START SUPPLIED RECORDS

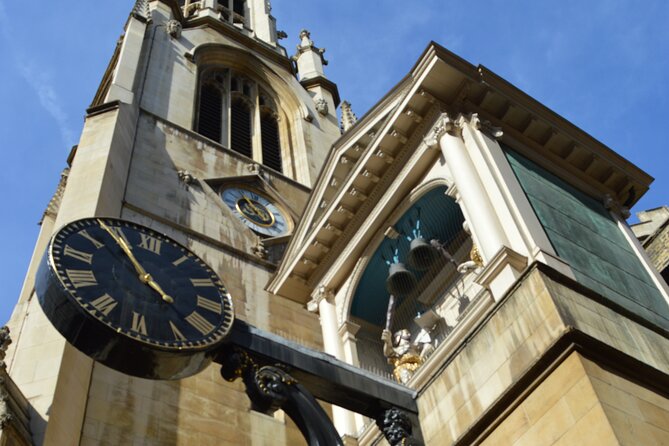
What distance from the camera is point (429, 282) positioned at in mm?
15195

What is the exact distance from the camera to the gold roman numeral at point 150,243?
8406 mm

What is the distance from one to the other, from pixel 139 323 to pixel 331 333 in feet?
26.4

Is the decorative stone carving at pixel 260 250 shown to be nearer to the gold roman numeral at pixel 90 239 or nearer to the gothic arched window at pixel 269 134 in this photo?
the gothic arched window at pixel 269 134

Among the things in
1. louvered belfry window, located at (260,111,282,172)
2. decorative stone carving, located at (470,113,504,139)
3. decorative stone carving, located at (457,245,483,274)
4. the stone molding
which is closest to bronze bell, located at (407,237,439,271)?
decorative stone carving, located at (457,245,483,274)

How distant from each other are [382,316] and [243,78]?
944 inches

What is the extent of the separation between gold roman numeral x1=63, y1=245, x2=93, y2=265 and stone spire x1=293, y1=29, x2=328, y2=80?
33.1 metres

END SUPPLIED RECORDS

• WHAT IS BEING ASKED: Give the material again exactly as it is, but keep the pictures out.

• FULL OUTPUT:
What distance from the camera is point (429, 282) positioned at in mm?
15195

What is the exact distance from the camera to the gold roman numeral at point 150,243?
8406 mm

What is the distance from one to the other, from pixel 139 323 to pixel 331 333 in feet?
26.4

Is the decorative stone carving at pixel 260 250 shown to be nearer to the gold roman numeral at pixel 90 239 or nearer to the gothic arched window at pixel 269 134 in this photo?
the gothic arched window at pixel 269 134

Among the things in
1. louvered belfry window, located at (260,111,282,172)
2. decorative stone carving, located at (470,113,504,139)
3. decorative stone carving, located at (457,245,483,274)
4. the stone molding
which is closest to bronze bell, located at (407,237,439,271)?
decorative stone carving, located at (457,245,483,274)

How distant from each other are [382,316] and [243,78]?
944 inches

What is the extent of the separation between gold roman numeral x1=63, y1=245, x2=93, y2=265 and stone spire x1=293, y1=29, x2=328, y2=80?
33.1 metres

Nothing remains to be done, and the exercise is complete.